Dates and harissa-tossed chickpeas add some flair to Little Morocco Cafe’s green and quinoa salads. The Marrakech chicken sandwich ($11) is an unassuming gem served with krinkle-cut fries: lemon-marinated shredded chicken, salty green olives and a touch of heat meld beautifully together on the chewy baguette.

France has bœuf bourguignon, Mexico has birria and Morocco has tangia ($17), the name of both the beef dish and the clay pot in which it’s cooked. Two slow-cooked hunks of tender, stringy beef were bathed in a delicious yellow sauce made with preserved lemon, saffron and cumin.

Little Morocco Cafe

Address: 716 7th St., Sacramento.

Hours: 8 a.m.-3 p.m. Monday-Friday.

Phone: (916) 246-0009

Website: https://www.littlemorocafe.com/

Drinks: Tea is the house drink, but there’s a coffee bar as well, and refreshing mint and strawberry lemonades for the summertime heat.

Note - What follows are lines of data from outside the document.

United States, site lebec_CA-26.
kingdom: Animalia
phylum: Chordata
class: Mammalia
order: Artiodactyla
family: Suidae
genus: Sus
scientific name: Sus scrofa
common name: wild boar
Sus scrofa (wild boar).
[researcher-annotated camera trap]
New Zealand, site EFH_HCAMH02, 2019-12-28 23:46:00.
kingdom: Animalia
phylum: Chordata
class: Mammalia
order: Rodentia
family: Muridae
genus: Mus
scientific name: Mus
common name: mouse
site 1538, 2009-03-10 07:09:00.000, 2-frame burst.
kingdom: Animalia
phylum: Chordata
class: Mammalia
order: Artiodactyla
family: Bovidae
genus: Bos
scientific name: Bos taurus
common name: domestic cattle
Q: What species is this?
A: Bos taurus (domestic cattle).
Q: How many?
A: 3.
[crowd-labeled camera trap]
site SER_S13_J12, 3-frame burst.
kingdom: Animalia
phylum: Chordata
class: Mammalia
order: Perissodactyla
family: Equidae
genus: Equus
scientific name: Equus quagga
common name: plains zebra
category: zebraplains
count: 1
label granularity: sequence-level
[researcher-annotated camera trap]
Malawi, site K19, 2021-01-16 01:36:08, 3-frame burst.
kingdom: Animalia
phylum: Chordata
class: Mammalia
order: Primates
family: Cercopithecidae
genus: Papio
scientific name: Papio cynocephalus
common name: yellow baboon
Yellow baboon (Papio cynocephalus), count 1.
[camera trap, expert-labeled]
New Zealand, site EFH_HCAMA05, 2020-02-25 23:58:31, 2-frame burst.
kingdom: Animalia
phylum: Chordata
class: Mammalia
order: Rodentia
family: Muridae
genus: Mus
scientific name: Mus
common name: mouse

Vegetarian options: All breakfast items and salads are meatless, but only the Berber veggie delight sandwich (grilled eggplant, zucchini, red bell peppers and harissa aioli on a baguette) and Friday couscous among the heartier items.

Noise level: Quiet.

Outdoor seating: None.

Openings & Closings

Saffron, a sit-down kebab house with Persian and Afghan influences, opened Aug. 2 at 1392 E. Main St., Suite B in Woodland. Look for items such as kalubi pulao (slow-cooked basmati rice pilaf with lamb, raisins and carrots) or grain bowls with koobideh kebab meat.

Pier 50 Sushi Bar opened Monday at 330 Palladio Parkway, Suite 2045 in Folsom’s Palladio shopping center. It’s the second location (an Arden Arcade iteration opened in March) for the all-you-can-eat Japanese concept owned by Fukumi Restaurant Group.

Nash + Tender just opened at 8451 Elk Grove Blvd., Suite 10 in Elk Grove’s Laguna 99 Plaza. Armando Rodriguez’s halal hot chicken joint — not to be confused with Nash & Proper — has preexisting locations in Stockton and Lodi, plus a former location in Folsom that closed last year.